For the time being, Solomon was living a righteous life (v.3). Like his father David, he loved the Lord. Along with the rest of the nation, he had fallen into the practice of self-styled worship outside the Tabernacle, far removed from the Ark of the Covenant, and probably out from under the ministry of the priests — but Solomon’s heart was in the right place. As he was spending the night in Gibeon, one of the “high places” he used for worship just north of Jerusalem, the Lord appeared to Solomon in a dream and offered him a blank check: “Ask what I shall give you.”
There are a lot of ways Solomon could have answered. He could have requested wealth or fame or the defeat of all his enemies, but instead he admitted his inability to do the job he had been assigned. He knew the importance of his place in history. The people of God were counting on him for leadership. The legacy of his father was at stake. He was the custodian of the reputation of Israel, God’s witness to the world. And so Solomon asked God for wisdom, “an understanding mind to govern Your people, that I may discern between good and evil.” (Note: the contrast between the character of Solomon and his rival, Adonijah, is interesting. When given the chance to ask for something, Adonijah asked for a pretty girl — see 2:17 — while Solomon asked for wisdom. What you desire reveals your heart.)
God granted the request, adding to it the things Solomon could have asked for but didn’t — wealth, fame, honor, and long life. But there was a condition attached to the promise of longevity: Solomon must live a godly life like his father (v.14). (Note: it is encouraging to me that the Lord’s assessment of David, who had some epic faults and failures, was so positive; the general trend of David’s life was righteousness and sincere love for the Lord, and that is how he is remembered. Maybe there’s hope for me!) Solomon’s first act of wisdom was to get his worship in order, sacrificing in the right place, in the Tabernacle before the Ark of the Covenant (v.15). Wisdom means doing things God’s way.
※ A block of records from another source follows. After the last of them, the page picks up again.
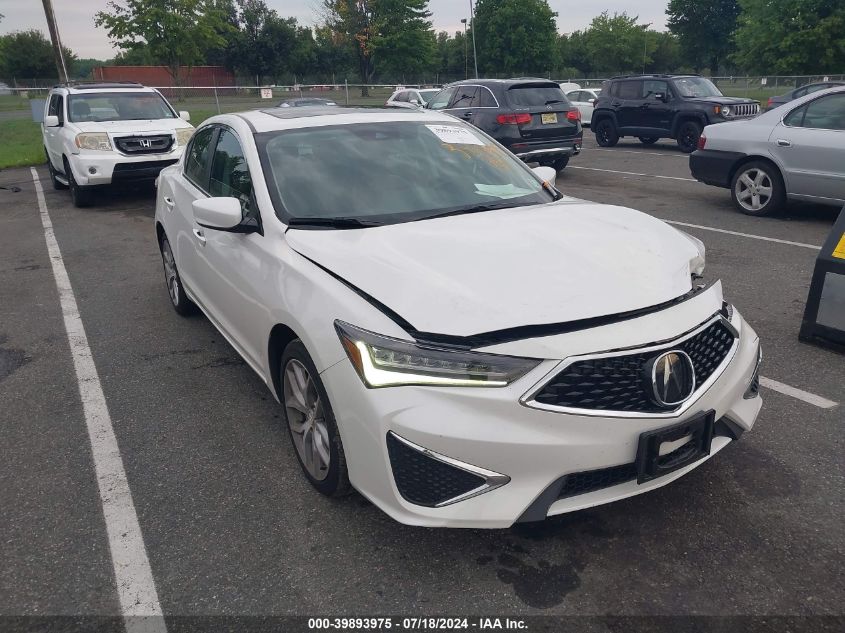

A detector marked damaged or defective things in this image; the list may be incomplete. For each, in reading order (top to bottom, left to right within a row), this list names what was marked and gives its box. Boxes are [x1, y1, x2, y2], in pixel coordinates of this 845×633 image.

crumpled hood [286, 204, 696, 340]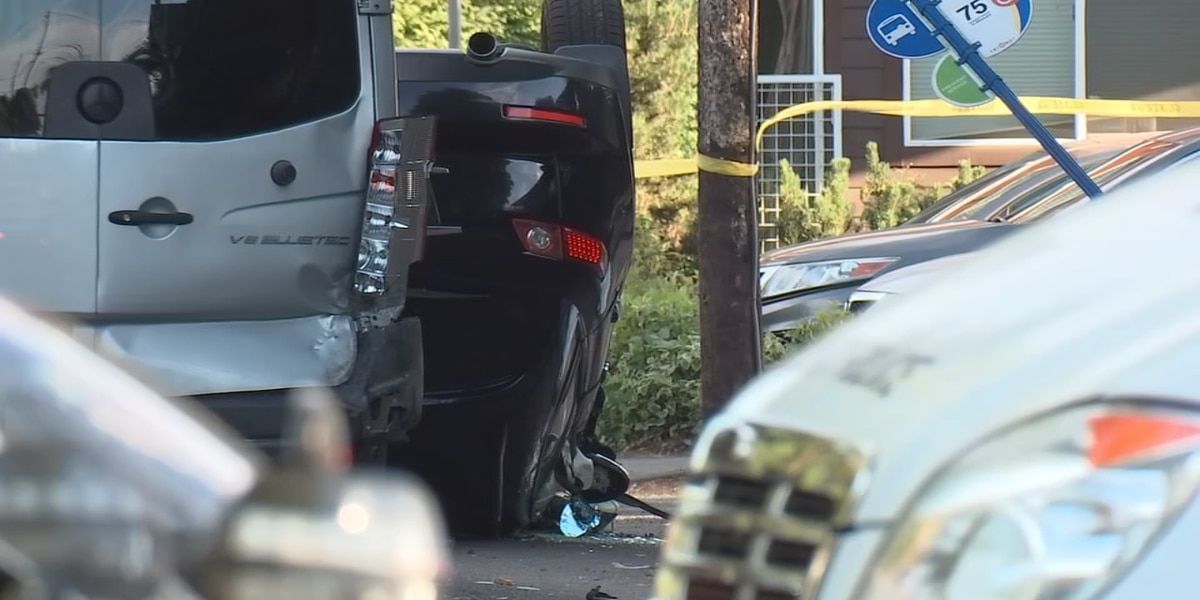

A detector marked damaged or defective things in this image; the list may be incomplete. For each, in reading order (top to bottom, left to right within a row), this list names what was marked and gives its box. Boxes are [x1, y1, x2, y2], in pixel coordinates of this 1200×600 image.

damaged silver van [0, 1, 432, 460]
crashed vehicle [0, 0, 434, 460]
crashed vehicle [0, 298, 446, 600]
crashed vehicle [392, 0, 644, 536]
crashed vehicle [656, 162, 1200, 596]
crashed vehicle [764, 126, 1200, 330]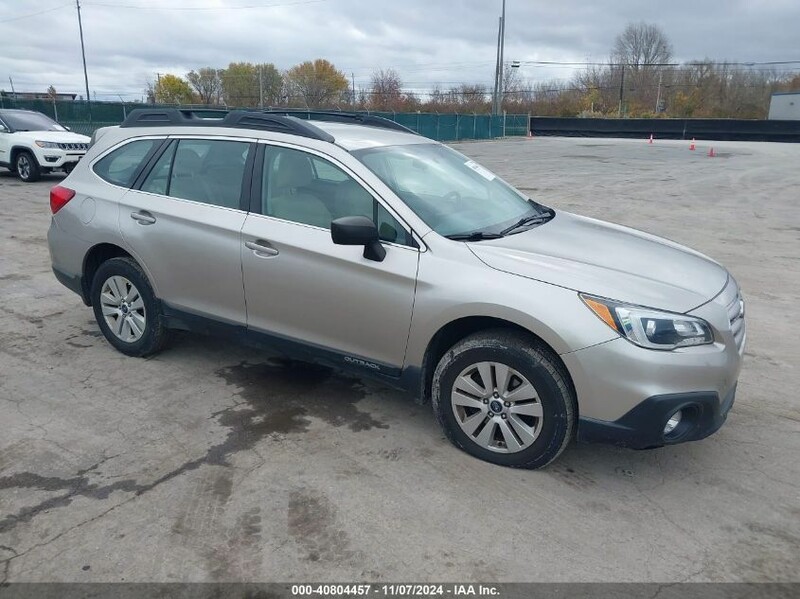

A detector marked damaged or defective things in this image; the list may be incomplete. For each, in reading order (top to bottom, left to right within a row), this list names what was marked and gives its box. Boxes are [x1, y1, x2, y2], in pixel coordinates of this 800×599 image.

cracked pavement [0, 139, 796, 580]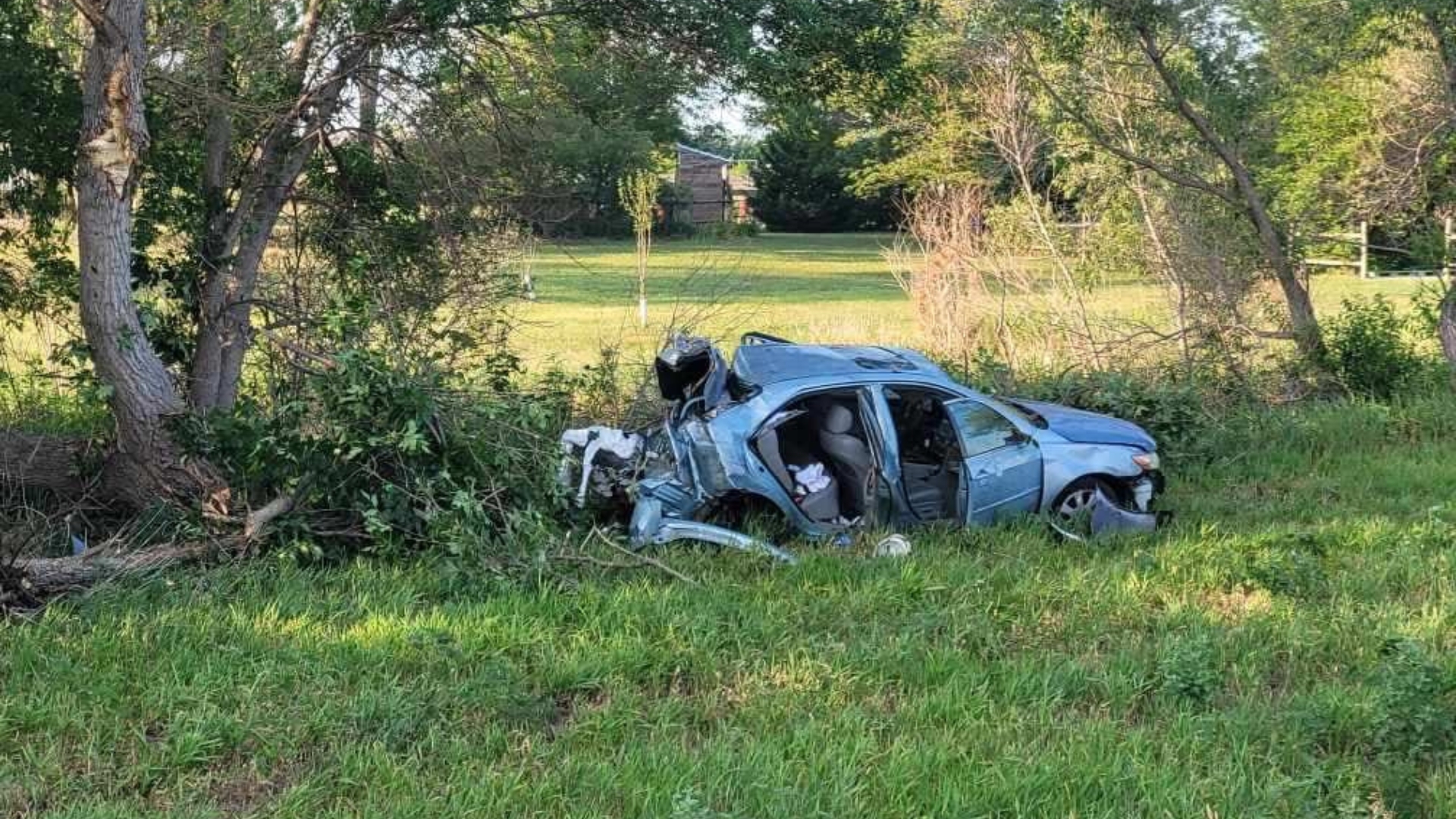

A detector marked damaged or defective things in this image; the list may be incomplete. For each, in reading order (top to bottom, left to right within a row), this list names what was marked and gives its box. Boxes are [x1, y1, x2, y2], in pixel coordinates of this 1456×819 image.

crashed car [562, 332, 1165, 559]
broken car body panel [562, 334, 1165, 557]
wrecked blue sedan [562, 334, 1165, 559]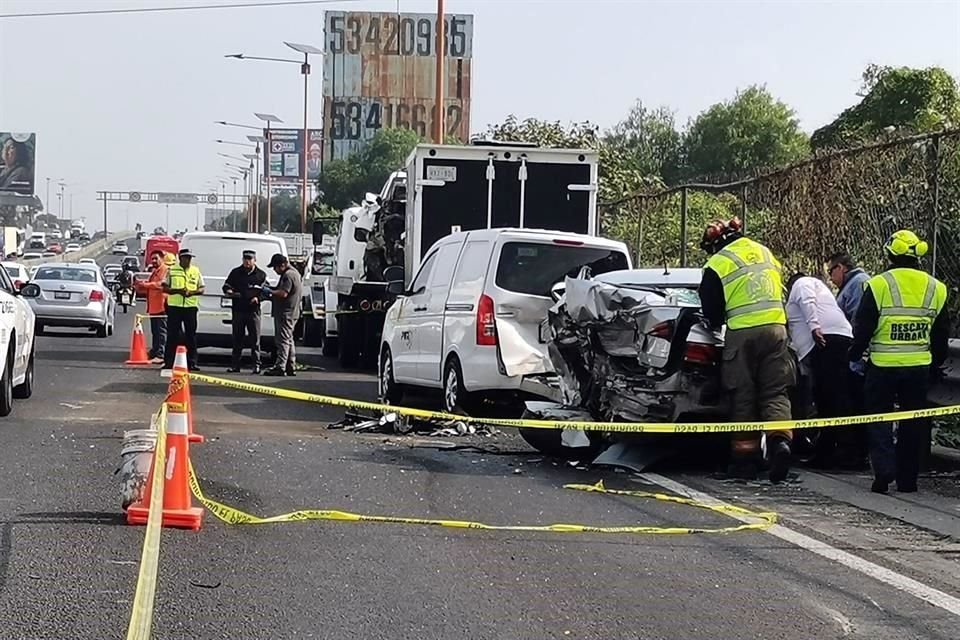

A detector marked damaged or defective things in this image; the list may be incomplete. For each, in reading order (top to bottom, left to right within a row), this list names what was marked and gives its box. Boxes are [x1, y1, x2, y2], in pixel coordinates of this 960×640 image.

damaged car [520, 268, 724, 458]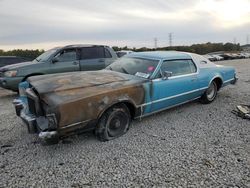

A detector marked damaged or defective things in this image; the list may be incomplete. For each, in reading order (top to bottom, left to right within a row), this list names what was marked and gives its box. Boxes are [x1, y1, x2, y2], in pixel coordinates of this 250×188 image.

rusty blue car [12, 51, 237, 144]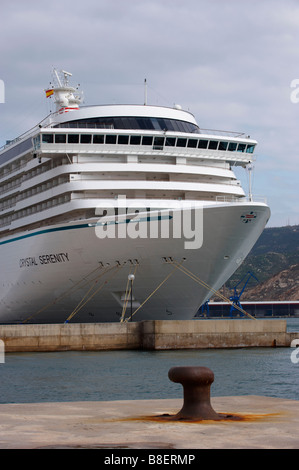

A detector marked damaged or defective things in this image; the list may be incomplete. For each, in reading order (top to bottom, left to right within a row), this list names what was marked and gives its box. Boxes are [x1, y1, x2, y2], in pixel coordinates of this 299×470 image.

rusty bollard [169, 366, 220, 420]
The account in verses 16-27 is a classic example of how Solomon used the gift God gave him. His wisdom allowed him to quickly and cleverly arrive at the truth and to see that justice was done. Judgments like this one earned him the respect of the nation, who “stood in awe of the king” (v.28). The same wisdom God gave to Solomon is available to you. Have you asked God to make you wise? Have you asked him for an understanding mind to discern how you should handle your family life, your job, your future plans? Remember that James 4:2 says, “You have not because you ask not.”